T20’s six-hitting era turns cricket bat-making into a science of precision, customisation

May 18 (PTI) Cricket’s relentless shift towards power-hitting has sparked a quiet revolution far from the spotlight inside bat manufacturing units, where traditional willow craftsmanship is giving way to scientific precision as makers race to meet the demands of modern-day batters.
Driven by the high-stakes world of franchise cricket, where marginal gains can decide fortunes, manufacturers are now fine-tuning bats through moisture control, fibre analysis and personalised design to suit each player’s strength, strokeplay and match situation.
The pressure to perform in an era of franchise valuations running into hundreds of crores of rupees, where every boundary can tilt match outcomes and justify massive team-building investments, has created an unprecedented demand for hyper-customised bats.
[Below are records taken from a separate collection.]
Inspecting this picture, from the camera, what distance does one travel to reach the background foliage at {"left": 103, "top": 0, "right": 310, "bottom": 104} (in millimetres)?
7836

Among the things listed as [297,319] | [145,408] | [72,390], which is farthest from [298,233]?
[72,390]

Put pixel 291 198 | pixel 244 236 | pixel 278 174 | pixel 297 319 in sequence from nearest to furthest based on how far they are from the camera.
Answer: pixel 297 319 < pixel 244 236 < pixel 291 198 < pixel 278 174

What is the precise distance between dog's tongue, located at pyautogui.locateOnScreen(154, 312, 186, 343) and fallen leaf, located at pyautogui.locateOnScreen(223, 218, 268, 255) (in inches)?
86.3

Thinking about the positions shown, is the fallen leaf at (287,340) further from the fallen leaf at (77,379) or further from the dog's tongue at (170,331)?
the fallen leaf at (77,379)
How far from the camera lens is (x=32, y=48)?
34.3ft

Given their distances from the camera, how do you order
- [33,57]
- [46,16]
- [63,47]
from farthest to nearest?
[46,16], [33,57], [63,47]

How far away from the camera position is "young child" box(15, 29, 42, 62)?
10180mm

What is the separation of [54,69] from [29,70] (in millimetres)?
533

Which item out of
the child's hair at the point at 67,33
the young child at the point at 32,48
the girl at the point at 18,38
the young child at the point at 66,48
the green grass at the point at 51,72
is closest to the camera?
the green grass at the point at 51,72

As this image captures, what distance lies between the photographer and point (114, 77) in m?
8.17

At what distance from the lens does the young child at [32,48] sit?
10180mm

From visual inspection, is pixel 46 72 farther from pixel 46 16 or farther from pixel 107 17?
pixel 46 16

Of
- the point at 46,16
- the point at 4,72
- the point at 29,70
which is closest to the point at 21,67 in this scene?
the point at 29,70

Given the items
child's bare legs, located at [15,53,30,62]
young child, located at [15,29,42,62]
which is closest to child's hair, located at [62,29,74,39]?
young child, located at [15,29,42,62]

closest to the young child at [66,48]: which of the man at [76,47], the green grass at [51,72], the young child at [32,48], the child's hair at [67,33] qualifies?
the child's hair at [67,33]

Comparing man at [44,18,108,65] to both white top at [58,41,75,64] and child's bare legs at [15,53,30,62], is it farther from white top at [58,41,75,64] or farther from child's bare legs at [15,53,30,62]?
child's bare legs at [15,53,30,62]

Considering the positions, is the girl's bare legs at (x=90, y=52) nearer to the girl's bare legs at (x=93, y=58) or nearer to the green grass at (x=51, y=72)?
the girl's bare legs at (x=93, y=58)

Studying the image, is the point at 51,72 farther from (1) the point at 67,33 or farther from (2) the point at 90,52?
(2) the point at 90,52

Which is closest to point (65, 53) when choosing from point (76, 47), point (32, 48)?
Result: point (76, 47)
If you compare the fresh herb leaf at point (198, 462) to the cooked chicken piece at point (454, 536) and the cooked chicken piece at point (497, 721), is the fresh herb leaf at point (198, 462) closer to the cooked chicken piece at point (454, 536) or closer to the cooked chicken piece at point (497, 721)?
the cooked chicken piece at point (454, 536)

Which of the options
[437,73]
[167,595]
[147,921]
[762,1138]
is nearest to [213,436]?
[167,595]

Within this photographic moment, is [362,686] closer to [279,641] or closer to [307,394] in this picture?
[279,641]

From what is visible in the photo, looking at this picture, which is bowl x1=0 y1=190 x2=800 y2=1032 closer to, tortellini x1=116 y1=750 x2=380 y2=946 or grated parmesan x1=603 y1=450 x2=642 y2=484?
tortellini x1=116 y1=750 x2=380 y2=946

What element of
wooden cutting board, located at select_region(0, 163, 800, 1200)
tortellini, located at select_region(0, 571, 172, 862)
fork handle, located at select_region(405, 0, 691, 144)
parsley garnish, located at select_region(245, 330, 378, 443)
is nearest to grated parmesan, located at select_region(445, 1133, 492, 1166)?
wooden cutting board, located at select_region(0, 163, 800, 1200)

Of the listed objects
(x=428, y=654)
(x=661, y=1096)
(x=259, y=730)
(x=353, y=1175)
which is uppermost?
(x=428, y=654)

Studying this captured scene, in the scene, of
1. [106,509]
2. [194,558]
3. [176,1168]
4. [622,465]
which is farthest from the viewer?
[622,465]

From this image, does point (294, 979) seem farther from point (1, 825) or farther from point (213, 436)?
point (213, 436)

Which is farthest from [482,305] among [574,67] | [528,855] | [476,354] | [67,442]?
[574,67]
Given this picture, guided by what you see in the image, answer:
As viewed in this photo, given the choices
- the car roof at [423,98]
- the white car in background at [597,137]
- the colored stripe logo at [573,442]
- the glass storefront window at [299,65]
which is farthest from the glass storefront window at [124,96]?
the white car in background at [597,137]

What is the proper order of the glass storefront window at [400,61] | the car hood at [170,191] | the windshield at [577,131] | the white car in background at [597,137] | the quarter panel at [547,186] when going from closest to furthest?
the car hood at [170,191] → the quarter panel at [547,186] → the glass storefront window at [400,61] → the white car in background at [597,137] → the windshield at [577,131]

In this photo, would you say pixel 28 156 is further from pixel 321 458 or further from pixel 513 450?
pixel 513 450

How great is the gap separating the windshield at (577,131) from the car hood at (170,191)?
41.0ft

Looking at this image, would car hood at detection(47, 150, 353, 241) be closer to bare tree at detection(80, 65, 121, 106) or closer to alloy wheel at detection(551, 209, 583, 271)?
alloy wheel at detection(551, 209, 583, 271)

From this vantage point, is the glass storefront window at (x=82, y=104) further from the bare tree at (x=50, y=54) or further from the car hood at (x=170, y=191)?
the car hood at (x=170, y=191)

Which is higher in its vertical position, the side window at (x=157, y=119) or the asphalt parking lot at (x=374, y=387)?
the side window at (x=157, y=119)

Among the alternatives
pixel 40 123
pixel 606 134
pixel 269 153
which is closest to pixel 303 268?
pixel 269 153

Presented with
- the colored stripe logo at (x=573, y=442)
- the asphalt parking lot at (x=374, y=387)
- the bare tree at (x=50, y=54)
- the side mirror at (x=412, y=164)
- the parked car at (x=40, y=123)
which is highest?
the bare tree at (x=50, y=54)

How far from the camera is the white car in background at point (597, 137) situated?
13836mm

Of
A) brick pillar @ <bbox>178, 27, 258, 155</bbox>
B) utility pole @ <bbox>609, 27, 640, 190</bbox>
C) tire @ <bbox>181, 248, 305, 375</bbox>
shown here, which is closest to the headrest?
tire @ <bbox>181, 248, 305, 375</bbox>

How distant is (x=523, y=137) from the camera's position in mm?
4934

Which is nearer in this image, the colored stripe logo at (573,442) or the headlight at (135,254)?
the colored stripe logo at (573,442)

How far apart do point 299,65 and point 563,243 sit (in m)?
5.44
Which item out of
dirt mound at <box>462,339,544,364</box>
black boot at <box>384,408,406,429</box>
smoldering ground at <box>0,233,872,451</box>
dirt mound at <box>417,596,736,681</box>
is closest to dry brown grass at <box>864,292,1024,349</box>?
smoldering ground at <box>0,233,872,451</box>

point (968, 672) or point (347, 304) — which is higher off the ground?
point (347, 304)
For now, manufacturers are already leaning heavily on scientific data, analyst feedback and player-specific profiling to design bats that can maximise performance.
And the day is not far when the inevitable Artificial Intelligence will help engineers make the bats, they say.
From powerplay specialists to death-over finishers, many top batters now travel with eight to 10 bats, each calibrated for a particular purpose.
“Cricketers use different types of bats at different stages of the game, depending on the situation. On an average, they carry eight to 10 bats. They know each of their bats well and number them,” Paras Anand, CEO of Sanspareils Greenlands (SG), one of India’s leading bat manufacturers, said in an interview.
The phenomenon underlines how cricket has evolved from the days when players often nurtured one trusted bat through entire seasons. Today’s generation wants instant performance.
“Earlier batsmen used to prepare the bats by first playing in the nets and knocking them in. But today’s generation wants a ready-to-use bat. Otherwise, they say the bat is not good. Players say, ‘I have a match in the evening, send me the bat before that’,” Anand explained.
That demand has transformed bat manufacturing into an exact science.
At SG’s facilities in Meerut, imported English willow clefts undergo a carefully controlled air-drying process after reaching India.
“When the imported cleft reaches India, we do air drying. If you keep the wood in this hot and dry weather, it loses a little moisture, which helps reduce weight,” Anand said.
The manipulation of moisture content has become central to modern bat-making. The challenge for the bat makers is quite daunting as players want bigger profiles, thicker edges and a larger sweet spot, but without additional weight
“Now we are actively playing around with the moisture content to get the big profile. The batter wants the big mass in the bat, but he still wants the bat to be light,” Anand said.
That marks a sharp departure from earlier eras.
“It is possible that there was more moisture in the bats Sunil Gavaskar used in the 1980s. Those bats were thinner and heavier,” Anand said.
Gavaskar, the batting legend of the ‘70s and ‘80s, himself said that he used bats weighing between 2.4 lb (1.08 kg) and 2.9 lb (1.32 kg).